Pagina -
____

Gruppo COLLABORATORI JUNIOR Edgar Allan Poe  @  16/01/2022 20:42:20
   8 / 10
Gran bel film dei Taviani, che a mio avviso riescono perfettamente nel loro intento. Personalmente l'ho trovato coinvolgente e parecchio interessante, oltre che ben realizzato nel complesso. Diciamo che, secondo me, i premi vinti hanno decisamente senso.

Invia una mail all'autore del commento Sgabroz  @  30/07/2015 15:41:33
   5 / 10
Come osservare una fiat duna di quindici anni. Freddo, per nulla appassionato ne appassionante. L'idea non è stata supportata dal lavoro attoriale.

ValeGo  @  18/01/2015 20:34:09
   8½ / 10
Intenso. Ben recitato. Drammatico. Uomini comuni che si trasformano in uomini d'onore, in personaggi storici, in eroi. Per loro attimi di gloria, le luci del palcoscenico. Poi, quando cala il sipario, si ritorna alla vita di tutti i giorni. Quelle 4 note della colonna sonora sono struggenti.
"Aver conosciuto l'arte mi ha fatto vedere questa cella come una prigione".
Mi ha toccato l'anima.

_Hollow_  @  11/07/2014 20:18:11
   8 / 10
Un bel film, ben girato, con una buona fotografia e un tema interessante. Al contrario di altri non mi ha affatto annoiato, anzi. Anche perché sono 76 minuti di film, sarebbe alquanto grave.
Mi sembra un'ottimo misto di cinema e teatro, magari non pari ma molto vicino a lavori come i due Edoardi terzi (che ho detto??!), Rosencrantz e Guildenstern ecc.
Alla fine, come fatto notare da qualcuno, Shakespeare è così "perfetto" che si presta ad essere rivisitato in chiave moderna e addirittura dialettale.
Se piace il genere, sicuramente non annoierà. Certo che se non piace il teatro o la sua rappresentazione cinematografica, andarsi a vedere "Cesare deve morire" non è una grande idea. Anche se merita.

I lati negativi, secondo me, sono un po' legati alla sua essenza di "documentario". Perché finché gli attori/carcerati vengono ripresi in maniera neutra come un normalissimo film, tutto va liscio. Anche se, di tanto in tanto, vengono fatti uscire con commenti un po' superflui (e un po' mal recitati per uno standard cinematografico) sull'analogia del Giulio Cesare con la loro storia personale, che magari sarebbe stato più intelligente velare e lasciare da percepire all'intelligenza dello spettatore.
Altre volte, vi sono veri e propri sguardi in macchina che lasciano un po' il tempo che trovano, dove con tono evidentemente teatrale viene espressa una qualche verità un po' banale.

L'eccezione è un po' il finale, in cui riprendendo e concludendo i primi minuti viene espresso il risultato dell'esperimento teatrale nelle vite dei carcerati: "Da quando conosco l'arte, questa cella è una prigione".

____

Dati mostrati -
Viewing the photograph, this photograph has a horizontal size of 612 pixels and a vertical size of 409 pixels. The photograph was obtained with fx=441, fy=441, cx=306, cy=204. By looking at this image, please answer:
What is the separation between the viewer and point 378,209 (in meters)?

____

Compiti assegnati -
1/ Nella pagina, secondo il commento di _Hollow_, perché i lati negativi del film sono legati alla sua essenza di "documentario"? Rispondi in una-tre frasi.
2/ Rispondi a queste domande sulla pagina, una per riga:
(a) Quale voto assegna Sgabroz al film?
(b) Quanti minuti dura il film secondo _Hollow_?
(c) Di chi è il film secondo il commento di Edgar Allan Poe?

Soluzioni in ordine -
1/ Finché gli attori/carcerati vengono ripresi in modo neutro, come in un normalissimo film, tutto va liscio. I difetti compaiono quando li si fa uscire con commenti un po' superflui e un po' mal recitati sull'analogia tra il Giulio Cesare e la loro storia personale. Compaiono anche con sguardi in macchina in cui, con tono teatrale, si esprime una verità un po' banale.

2/
(a) 5 / 10.
(b) 76 minuti.
(c) Dei Taviani.